GEW Oberfranken: „Wechselunterricht statt Distanzunterricht – Nix Halbes und Nix Ganzes, dafür aber gefährlich!“
Das Kultusministerium hat entschieden: Unabhängig von Inzidenzwerten geht es für zukünftige Abiturient*innen, für Abschlussklassen der FOS/BOS und der Schulen zur sonderpädagogischen Förderung sowie der Berufsschulen und Fachakademien ab nächster Woche in den Wechselunterricht. Also: Abstand, Mund-Nasen-Bedeckung und ganz viel Lüften. Verstehen können diese Entscheidung viele Beteiligte nicht.

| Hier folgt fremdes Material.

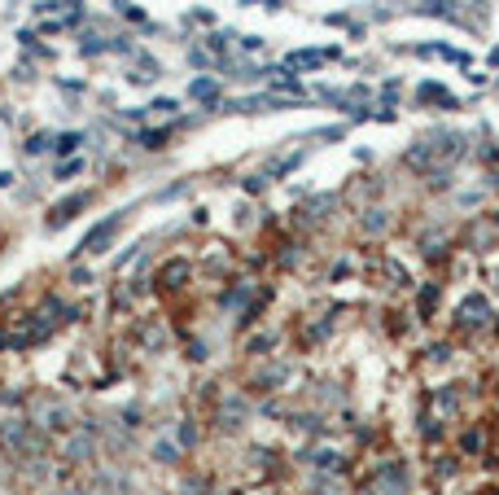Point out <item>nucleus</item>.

Unzählige Nachfragen und Meldungen erreichten die GEW Bayern.
Sowohl Eltern als auch Lehrkräfte berichten, dass gerade bei älteren Schüler*innen der digitale Unterricht gut funktioniert hat und nun angesichts der Mutationen Sorgen um die Gesundheit vorherrschen. Hinzu kommt, dass viele Lehrkräfte auf digitales Lernen umgestellt haben, nicht selten Hunderte Euro für Laptop, Dokumentenkamera usw. investiert haben und froh sind, das nutzen und anwenden zu können, was in den letzten Monaten erarbeitet wurde. Jetzt heißt es wieder umstellen.

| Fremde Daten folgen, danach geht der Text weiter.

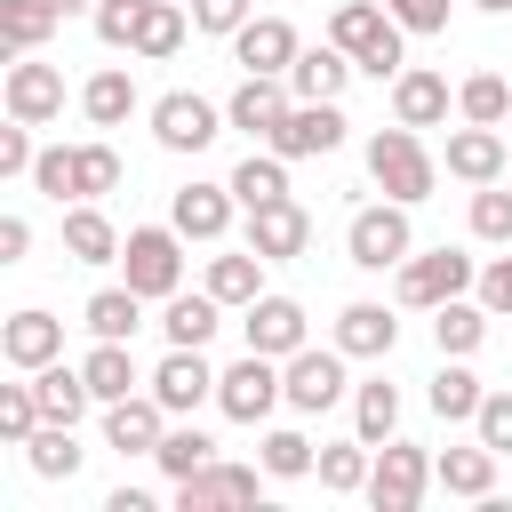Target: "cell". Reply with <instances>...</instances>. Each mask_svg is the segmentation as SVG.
I'll list each match as a JSON object with an SVG mask.
<instances>
[{
	"label": "cell",
	"instance_id": "obj_45",
	"mask_svg": "<svg viewBox=\"0 0 512 512\" xmlns=\"http://www.w3.org/2000/svg\"><path fill=\"white\" fill-rule=\"evenodd\" d=\"M144 16H152V0H96V40L136 56V32H144Z\"/></svg>",
	"mask_w": 512,
	"mask_h": 512
},
{
	"label": "cell",
	"instance_id": "obj_27",
	"mask_svg": "<svg viewBox=\"0 0 512 512\" xmlns=\"http://www.w3.org/2000/svg\"><path fill=\"white\" fill-rule=\"evenodd\" d=\"M488 304H472V296H448V304H432V344L448 352V360H472L480 352V336H488Z\"/></svg>",
	"mask_w": 512,
	"mask_h": 512
},
{
	"label": "cell",
	"instance_id": "obj_42",
	"mask_svg": "<svg viewBox=\"0 0 512 512\" xmlns=\"http://www.w3.org/2000/svg\"><path fill=\"white\" fill-rule=\"evenodd\" d=\"M184 48V0H152V16H144V32H136V56L144 64H168Z\"/></svg>",
	"mask_w": 512,
	"mask_h": 512
},
{
	"label": "cell",
	"instance_id": "obj_23",
	"mask_svg": "<svg viewBox=\"0 0 512 512\" xmlns=\"http://www.w3.org/2000/svg\"><path fill=\"white\" fill-rule=\"evenodd\" d=\"M432 480H440L448 496L488 504V496H496V448H488V440H472V448H440V456H432Z\"/></svg>",
	"mask_w": 512,
	"mask_h": 512
},
{
	"label": "cell",
	"instance_id": "obj_29",
	"mask_svg": "<svg viewBox=\"0 0 512 512\" xmlns=\"http://www.w3.org/2000/svg\"><path fill=\"white\" fill-rule=\"evenodd\" d=\"M32 392H40V416H48V424H80V416H88V400H96V392H88V376H80V368H64V360L32 368Z\"/></svg>",
	"mask_w": 512,
	"mask_h": 512
},
{
	"label": "cell",
	"instance_id": "obj_38",
	"mask_svg": "<svg viewBox=\"0 0 512 512\" xmlns=\"http://www.w3.org/2000/svg\"><path fill=\"white\" fill-rule=\"evenodd\" d=\"M368 464H376V456H368V440L352 432V440L320 448V464H312V472H320V488H328V496H360V488H368Z\"/></svg>",
	"mask_w": 512,
	"mask_h": 512
},
{
	"label": "cell",
	"instance_id": "obj_16",
	"mask_svg": "<svg viewBox=\"0 0 512 512\" xmlns=\"http://www.w3.org/2000/svg\"><path fill=\"white\" fill-rule=\"evenodd\" d=\"M296 48H304V40H296L288 16H248V24L232 32V64H240V72H288Z\"/></svg>",
	"mask_w": 512,
	"mask_h": 512
},
{
	"label": "cell",
	"instance_id": "obj_10",
	"mask_svg": "<svg viewBox=\"0 0 512 512\" xmlns=\"http://www.w3.org/2000/svg\"><path fill=\"white\" fill-rule=\"evenodd\" d=\"M344 360H352L344 344H328V352H312V344H304V352H288V360H280L288 408H296V416H320V408H336V400H344Z\"/></svg>",
	"mask_w": 512,
	"mask_h": 512
},
{
	"label": "cell",
	"instance_id": "obj_3",
	"mask_svg": "<svg viewBox=\"0 0 512 512\" xmlns=\"http://www.w3.org/2000/svg\"><path fill=\"white\" fill-rule=\"evenodd\" d=\"M120 280L136 288V296H176L184 288V232L176 224H136L128 240H120Z\"/></svg>",
	"mask_w": 512,
	"mask_h": 512
},
{
	"label": "cell",
	"instance_id": "obj_25",
	"mask_svg": "<svg viewBox=\"0 0 512 512\" xmlns=\"http://www.w3.org/2000/svg\"><path fill=\"white\" fill-rule=\"evenodd\" d=\"M208 296H216L224 312H248V304L264 296V256H256V248H232V256H208Z\"/></svg>",
	"mask_w": 512,
	"mask_h": 512
},
{
	"label": "cell",
	"instance_id": "obj_48",
	"mask_svg": "<svg viewBox=\"0 0 512 512\" xmlns=\"http://www.w3.org/2000/svg\"><path fill=\"white\" fill-rule=\"evenodd\" d=\"M32 184H40V192L64 208V200H72V144H40V160H32Z\"/></svg>",
	"mask_w": 512,
	"mask_h": 512
},
{
	"label": "cell",
	"instance_id": "obj_7",
	"mask_svg": "<svg viewBox=\"0 0 512 512\" xmlns=\"http://www.w3.org/2000/svg\"><path fill=\"white\" fill-rule=\"evenodd\" d=\"M424 488H432V456H424L416 440H384L376 464H368V504H376V512H416Z\"/></svg>",
	"mask_w": 512,
	"mask_h": 512
},
{
	"label": "cell",
	"instance_id": "obj_22",
	"mask_svg": "<svg viewBox=\"0 0 512 512\" xmlns=\"http://www.w3.org/2000/svg\"><path fill=\"white\" fill-rule=\"evenodd\" d=\"M64 256L72 264H120V224L96 200H72L64 208Z\"/></svg>",
	"mask_w": 512,
	"mask_h": 512
},
{
	"label": "cell",
	"instance_id": "obj_24",
	"mask_svg": "<svg viewBox=\"0 0 512 512\" xmlns=\"http://www.w3.org/2000/svg\"><path fill=\"white\" fill-rule=\"evenodd\" d=\"M512 160H504V136L496 128H480V120H464L456 136H448V176H464V184H496Z\"/></svg>",
	"mask_w": 512,
	"mask_h": 512
},
{
	"label": "cell",
	"instance_id": "obj_36",
	"mask_svg": "<svg viewBox=\"0 0 512 512\" xmlns=\"http://www.w3.org/2000/svg\"><path fill=\"white\" fill-rule=\"evenodd\" d=\"M352 432H360V440H368V448H384V440H392V432H400V392H392V384H384V376H376V384H360V392H352Z\"/></svg>",
	"mask_w": 512,
	"mask_h": 512
},
{
	"label": "cell",
	"instance_id": "obj_52",
	"mask_svg": "<svg viewBox=\"0 0 512 512\" xmlns=\"http://www.w3.org/2000/svg\"><path fill=\"white\" fill-rule=\"evenodd\" d=\"M192 24H200V32H224V40H232V32L248 24V0H192Z\"/></svg>",
	"mask_w": 512,
	"mask_h": 512
},
{
	"label": "cell",
	"instance_id": "obj_11",
	"mask_svg": "<svg viewBox=\"0 0 512 512\" xmlns=\"http://www.w3.org/2000/svg\"><path fill=\"white\" fill-rule=\"evenodd\" d=\"M0 96H8V120L48 128V120L64 112V72H56V64H40V56H16V64H8V80H0Z\"/></svg>",
	"mask_w": 512,
	"mask_h": 512
},
{
	"label": "cell",
	"instance_id": "obj_14",
	"mask_svg": "<svg viewBox=\"0 0 512 512\" xmlns=\"http://www.w3.org/2000/svg\"><path fill=\"white\" fill-rule=\"evenodd\" d=\"M264 480L272 472H256V464H200L192 480H176V504L184 512H216V504H264Z\"/></svg>",
	"mask_w": 512,
	"mask_h": 512
},
{
	"label": "cell",
	"instance_id": "obj_44",
	"mask_svg": "<svg viewBox=\"0 0 512 512\" xmlns=\"http://www.w3.org/2000/svg\"><path fill=\"white\" fill-rule=\"evenodd\" d=\"M40 424H48V416H40V392H32V384H0V440L24 448Z\"/></svg>",
	"mask_w": 512,
	"mask_h": 512
},
{
	"label": "cell",
	"instance_id": "obj_51",
	"mask_svg": "<svg viewBox=\"0 0 512 512\" xmlns=\"http://www.w3.org/2000/svg\"><path fill=\"white\" fill-rule=\"evenodd\" d=\"M472 296H480V304H488V312L504 320V312H512V256H496V264H480V280H472Z\"/></svg>",
	"mask_w": 512,
	"mask_h": 512
},
{
	"label": "cell",
	"instance_id": "obj_50",
	"mask_svg": "<svg viewBox=\"0 0 512 512\" xmlns=\"http://www.w3.org/2000/svg\"><path fill=\"white\" fill-rule=\"evenodd\" d=\"M32 160H40L32 128H24V120H8V128H0V176H32Z\"/></svg>",
	"mask_w": 512,
	"mask_h": 512
},
{
	"label": "cell",
	"instance_id": "obj_54",
	"mask_svg": "<svg viewBox=\"0 0 512 512\" xmlns=\"http://www.w3.org/2000/svg\"><path fill=\"white\" fill-rule=\"evenodd\" d=\"M24 248H32V224L24 216H0V264H24Z\"/></svg>",
	"mask_w": 512,
	"mask_h": 512
},
{
	"label": "cell",
	"instance_id": "obj_6",
	"mask_svg": "<svg viewBox=\"0 0 512 512\" xmlns=\"http://www.w3.org/2000/svg\"><path fill=\"white\" fill-rule=\"evenodd\" d=\"M280 400H288V384H280V360H272V352H240V360L216 376V408H224L232 424H264Z\"/></svg>",
	"mask_w": 512,
	"mask_h": 512
},
{
	"label": "cell",
	"instance_id": "obj_37",
	"mask_svg": "<svg viewBox=\"0 0 512 512\" xmlns=\"http://www.w3.org/2000/svg\"><path fill=\"white\" fill-rule=\"evenodd\" d=\"M152 464H160L168 480H192L200 464H216V440H208L200 424H168V432H160V448H152Z\"/></svg>",
	"mask_w": 512,
	"mask_h": 512
},
{
	"label": "cell",
	"instance_id": "obj_56",
	"mask_svg": "<svg viewBox=\"0 0 512 512\" xmlns=\"http://www.w3.org/2000/svg\"><path fill=\"white\" fill-rule=\"evenodd\" d=\"M48 8H56V16H80V8H88V0H48Z\"/></svg>",
	"mask_w": 512,
	"mask_h": 512
},
{
	"label": "cell",
	"instance_id": "obj_19",
	"mask_svg": "<svg viewBox=\"0 0 512 512\" xmlns=\"http://www.w3.org/2000/svg\"><path fill=\"white\" fill-rule=\"evenodd\" d=\"M240 328H248V352H272V360L304 352V304L296 296H256Z\"/></svg>",
	"mask_w": 512,
	"mask_h": 512
},
{
	"label": "cell",
	"instance_id": "obj_41",
	"mask_svg": "<svg viewBox=\"0 0 512 512\" xmlns=\"http://www.w3.org/2000/svg\"><path fill=\"white\" fill-rule=\"evenodd\" d=\"M120 192V152L112 144H72V200H104Z\"/></svg>",
	"mask_w": 512,
	"mask_h": 512
},
{
	"label": "cell",
	"instance_id": "obj_33",
	"mask_svg": "<svg viewBox=\"0 0 512 512\" xmlns=\"http://www.w3.org/2000/svg\"><path fill=\"white\" fill-rule=\"evenodd\" d=\"M232 200H240V208H272V200H288V160H280V152H248V160L232 168Z\"/></svg>",
	"mask_w": 512,
	"mask_h": 512
},
{
	"label": "cell",
	"instance_id": "obj_26",
	"mask_svg": "<svg viewBox=\"0 0 512 512\" xmlns=\"http://www.w3.org/2000/svg\"><path fill=\"white\" fill-rule=\"evenodd\" d=\"M336 344H344L352 360H384V352L400 344V320H392L384 304H344V312H336Z\"/></svg>",
	"mask_w": 512,
	"mask_h": 512
},
{
	"label": "cell",
	"instance_id": "obj_4",
	"mask_svg": "<svg viewBox=\"0 0 512 512\" xmlns=\"http://www.w3.org/2000/svg\"><path fill=\"white\" fill-rule=\"evenodd\" d=\"M480 280V264L464 256V248H424V256H408V264H392V296L408 304V312H432V304H448V296H464Z\"/></svg>",
	"mask_w": 512,
	"mask_h": 512
},
{
	"label": "cell",
	"instance_id": "obj_9",
	"mask_svg": "<svg viewBox=\"0 0 512 512\" xmlns=\"http://www.w3.org/2000/svg\"><path fill=\"white\" fill-rule=\"evenodd\" d=\"M344 128H352V120H344V104H336V96H296V104H288V120L272 128V152H280V160H320V152H336V144H344Z\"/></svg>",
	"mask_w": 512,
	"mask_h": 512
},
{
	"label": "cell",
	"instance_id": "obj_28",
	"mask_svg": "<svg viewBox=\"0 0 512 512\" xmlns=\"http://www.w3.org/2000/svg\"><path fill=\"white\" fill-rule=\"evenodd\" d=\"M360 64L336 48V40H320V48H296V64H288V88L296 96H344V80H352Z\"/></svg>",
	"mask_w": 512,
	"mask_h": 512
},
{
	"label": "cell",
	"instance_id": "obj_12",
	"mask_svg": "<svg viewBox=\"0 0 512 512\" xmlns=\"http://www.w3.org/2000/svg\"><path fill=\"white\" fill-rule=\"evenodd\" d=\"M288 104H296V88H288V72H240V88L224 96V120L272 144V128L288 120Z\"/></svg>",
	"mask_w": 512,
	"mask_h": 512
},
{
	"label": "cell",
	"instance_id": "obj_13",
	"mask_svg": "<svg viewBox=\"0 0 512 512\" xmlns=\"http://www.w3.org/2000/svg\"><path fill=\"white\" fill-rule=\"evenodd\" d=\"M144 384H152V400H160L168 416H192L200 400H216V368L200 360V344H168V360H160Z\"/></svg>",
	"mask_w": 512,
	"mask_h": 512
},
{
	"label": "cell",
	"instance_id": "obj_49",
	"mask_svg": "<svg viewBox=\"0 0 512 512\" xmlns=\"http://www.w3.org/2000/svg\"><path fill=\"white\" fill-rule=\"evenodd\" d=\"M472 432H480L496 456H512V392H488V400H480V416H472Z\"/></svg>",
	"mask_w": 512,
	"mask_h": 512
},
{
	"label": "cell",
	"instance_id": "obj_39",
	"mask_svg": "<svg viewBox=\"0 0 512 512\" xmlns=\"http://www.w3.org/2000/svg\"><path fill=\"white\" fill-rule=\"evenodd\" d=\"M56 24H64V16H56L48 0H0V40H8V56H32Z\"/></svg>",
	"mask_w": 512,
	"mask_h": 512
},
{
	"label": "cell",
	"instance_id": "obj_57",
	"mask_svg": "<svg viewBox=\"0 0 512 512\" xmlns=\"http://www.w3.org/2000/svg\"><path fill=\"white\" fill-rule=\"evenodd\" d=\"M472 8H488V16H512V0H472Z\"/></svg>",
	"mask_w": 512,
	"mask_h": 512
},
{
	"label": "cell",
	"instance_id": "obj_1",
	"mask_svg": "<svg viewBox=\"0 0 512 512\" xmlns=\"http://www.w3.org/2000/svg\"><path fill=\"white\" fill-rule=\"evenodd\" d=\"M328 40L368 72V80H400V16L392 8H376V0H336V16H328Z\"/></svg>",
	"mask_w": 512,
	"mask_h": 512
},
{
	"label": "cell",
	"instance_id": "obj_46",
	"mask_svg": "<svg viewBox=\"0 0 512 512\" xmlns=\"http://www.w3.org/2000/svg\"><path fill=\"white\" fill-rule=\"evenodd\" d=\"M312 464H320V456H312V440H304V432H288V424H280V432H264V472H272V480H304Z\"/></svg>",
	"mask_w": 512,
	"mask_h": 512
},
{
	"label": "cell",
	"instance_id": "obj_53",
	"mask_svg": "<svg viewBox=\"0 0 512 512\" xmlns=\"http://www.w3.org/2000/svg\"><path fill=\"white\" fill-rule=\"evenodd\" d=\"M400 16V32H448V0H384Z\"/></svg>",
	"mask_w": 512,
	"mask_h": 512
},
{
	"label": "cell",
	"instance_id": "obj_5",
	"mask_svg": "<svg viewBox=\"0 0 512 512\" xmlns=\"http://www.w3.org/2000/svg\"><path fill=\"white\" fill-rule=\"evenodd\" d=\"M344 248H352L360 272H392V264H408V256H416L408 200H376V208H360V216L344 224Z\"/></svg>",
	"mask_w": 512,
	"mask_h": 512
},
{
	"label": "cell",
	"instance_id": "obj_32",
	"mask_svg": "<svg viewBox=\"0 0 512 512\" xmlns=\"http://www.w3.org/2000/svg\"><path fill=\"white\" fill-rule=\"evenodd\" d=\"M80 376H88V392H96V400H128V392L144 384V376H136V352H128V344H112V336H96V352L80 360Z\"/></svg>",
	"mask_w": 512,
	"mask_h": 512
},
{
	"label": "cell",
	"instance_id": "obj_20",
	"mask_svg": "<svg viewBox=\"0 0 512 512\" xmlns=\"http://www.w3.org/2000/svg\"><path fill=\"white\" fill-rule=\"evenodd\" d=\"M0 352H8V368H48V360H64V320L56 312H8V328H0Z\"/></svg>",
	"mask_w": 512,
	"mask_h": 512
},
{
	"label": "cell",
	"instance_id": "obj_17",
	"mask_svg": "<svg viewBox=\"0 0 512 512\" xmlns=\"http://www.w3.org/2000/svg\"><path fill=\"white\" fill-rule=\"evenodd\" d=\"M248 248H256L264 264H288V256H304V248H312V216H304L296 200L248 208Z\"/></svg>",
	"mask_w": 512,
	"mask_h": 512
},
{
	"label": "cell",
	"instance_id": "obj_35",
	"mask_svg": "<svg viewBox=\"0 0 512 512\" xmlns=\"http://www.w3.org/2000/svg\"><path fill=\"white\" fill-rule=\"evenodd\" d=\"M80 112H88L96 128H120V120L136 112V80H128L120 64H104V72H96V80L80 88Z\"/></svg>",
	"mask_w": 512,
	"mask_h": 512
},
{
	"label": "cell",
	"instance_id": "obj_18",
	"mask_svg": "<svg viewBox=\"0 0 512 512\" xmlns=\"http://www.w3.org/2000/svg\"><path fill=\"white\" fill-rule=\"evenodd\" d=\"M232 184H184L176 200H168V224L184 232V240H224L232 232Z\"/></svg>",
	"mask_w": 512,
	"mask_h": 512
},
{
	"label": "cell",
	"instance_id": "obj_30",
	"mask_svg": "<svg viewBox=\"0 0 512 512\" xmlns=\"http://www.w3.org/2000/svg\"><path fill=\"white\" fill-rule=\"evenodd\" d=\"M424 400H432V416H440V424H472V416H480V400H488V384H480L464 360H448V352H440V376H432V392H424Z\"/></svg>",
	"mask_w": 512,
	"mask_h": 512
},
{
	"label": "cell",
	"instance_id": "obj_55",
	"mask_svg": "<svg viewBox=\"0 0 512 512\" xmlns=\"http://www.w3.org/2000/svg\"><path fill=\"white\" fill-rule=\"evenodd\" d=\"M104 512H152V496H144V488H112V496H104Z\"/></svg>",
	"mask_w": 512,
	"mask_h": 512
},
{
	"label": "cell",
	"instance_id": "obj_40",
	"mask_svg": "<svg viewBox=\"0 0 512 512\" xmlns=\"http://www.w3.org/2000/svg\"><path fill=\"white\" fill-rule=\"evenodd\" d=\"M24 456H32V472H40V480H72L88 448L72 440V424H40V432L24 440Z\"/></svg>",
	"mask_w": 512,
	"mask_h": 512
},
{
	"label": "cell",
	"instance_id": "obj_15",
	"mask_svg": "<svg viewBox=\"0 0 512 512\" xmlns=\"http://www.w3.org/2000/svg\"><path fill=\"white\" fill-rule=\"evenodd\" d=\"M160 432H168V408H160L152 392L104 400V448H120V456H152V448H160Z\"/></svg>",
	"mask_w": 512,
	"mask_h": 512
},
{
	"label": "cell",
	"instance_id": "obj_21",
	"mask_svg": "<svg viewBox=\"0 0 512 512\" xmlns=\"http://www.w3.org/2000/svg\"><path fill=\"white\" fill-rule=\"evenodd\" d=\"M392 120L440 128V120H448V80H440L432 64H400V80H392Z\"/></svg>",
	"mask_w": 512,
	"mask_h": 512
},
{
	"label": "cell",
	"instance_id": "obj_31",
	"mask_svg": "<svg viewBox=\"0 0 512 512\" xmlns=\"http://www.w3.org/2000/svg\"><path fill=\"white\" fill-rule=\"evenodd\" d=\"M80 320H88V336H112V344H128L136 328H144V296L120 280V288H96L88 304H80Z\"/></svg>",
	"mask_w": 512,
	"mask_h": 512
},
{
	"label": "cell",
	"instance_id": "obj_34",
	"mask_svg": "<svg viewBox=\"0 0 512 512\" xmlns=\"http://www.w3.org/2000/svg\"><path fill=\"white\" fill-rule=\"evenodd\" d=\"M216 320H224V304H216L208 288H200V296H184V288H176V296H168V312H160V328H168V344H200V352H208V336H216Z\"/></svg>",
	"mask_w": 512,
	"mask_h": 512
},
{
	"label": "cell",
	"instance_id": "obj_47",
	"mask_svg": "<svg viewBox=\"0 0 512 512\" xmlns=\"http://www.w3.org/2000/svg\"><path fill=\"white\" fill-rule=\"evenodd\" d=\"M472 240L512 248V192H496V184H480V192H472Z\"/></svg>",
	"mask_w": 512,
	"mask_h": 512
},
{
	"label": "cell",
	"instance_id": "obj_8",
	"mask_svg": "<svg viewBox=\"0 0 512 512\" xmlns=\"http://www.w3.org/2000/svg\"><path fill=\"white\" fill-rule=\"evenodd\" d=\"M224 128H232L224 104H208V96H192V88H168V96L152 104V136H160V152H208Z\"/></svg>",
	"mask_w": 512,
	"mask_h": 512
},
{
	"label": "cell",
	"instance_id": "obj_43",
	"mask_svg": "<svg viewBox=\"0 0 512 512\" xmlns=\"http://www.w3.org/2000/svg\"><path fill=\"white\" fill-rule=\"evenodd\" d=\"M456 112L480 120V128H504V120H512V88H504L496 72H472V80L456 88Z\"/></svg>",
	"mask_w": 512,
	"mask_h": 512
},
{
	"label": "cell",
	"instance_id": "obj_2",
	"mask_svg": "<svg viewBox=\"0 0 512 512\" xmlns=\"http://www.w3.org/2000/svg\"><path fill=\"white\" fill-rule=\"evenodd\" d=\"M368 176H376V192L384 200H432V184H440V160L424 152V136L408 128V120H392V128H376L368 136Z\"/></svg>",
	"mask_w": 512,
	"mask_h": 512
}]
</instances>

„Aus unserer Sicht ist die Öffnung zu diesem Zeitpunkt ein Verstoß gegen die Fürsorgepflicht und den Arbeitsschutz, vor allem angesichts der neuen hochansteckenden Mutationen. Nachvollziehen kann das von den Lehrkräften kaum jemand, vor allem weil es ja auch Konsequenzen für die restlichen Klassen hat: Lehrerinnen und Lehrer, die in den Präsenzunterricht zurückmüssen und bislang aus dem Homeoffice ihren Unterricht gehalten haben, können die niedrigeren Klassen meist nur aus dem Schulgebäude heraus unterrichten “, so die GEW-Landesvorsitzende Martina Borgendale. Sie weist darauf hin, dass die Leitungskapazitäten vieler Schulen dafür nicht ausreichen und fügt an: „Zu befürchten ist: Die Abschlussklassen haben geteilten Präsenzunterricht, also nur die Hälfte, die anderen Klassen aber eher sporadischen Distanzunterricht, weil Netz und Technik in den Schulen regelmäßig versagen.“
Gerade für die Schulform FOS/BOS hat die Ankündigung massive Folgen. Denn hier sind sehr viele Schüler*innen nun wieder im Präsenzunterricht. Dort sind es nicht wenige Abschlussklassen, sondern wie beispielsweise in einer Nürnberger FOS siebzehn Klassen. Grundsätzlich stellt sich die Bildungsgewerkschaft die Frage, ob hier die richtige Priorität gewählt wird. Es ist den Lehrkräften, Schüler*innen und Eltern schwer vermittelbar, warum in Bayern in Supermärkten und im ÖPNV eine FFP2-Maskenpflicht herrscht, dies in Schulen aber anscheinend nicht notwendig ist.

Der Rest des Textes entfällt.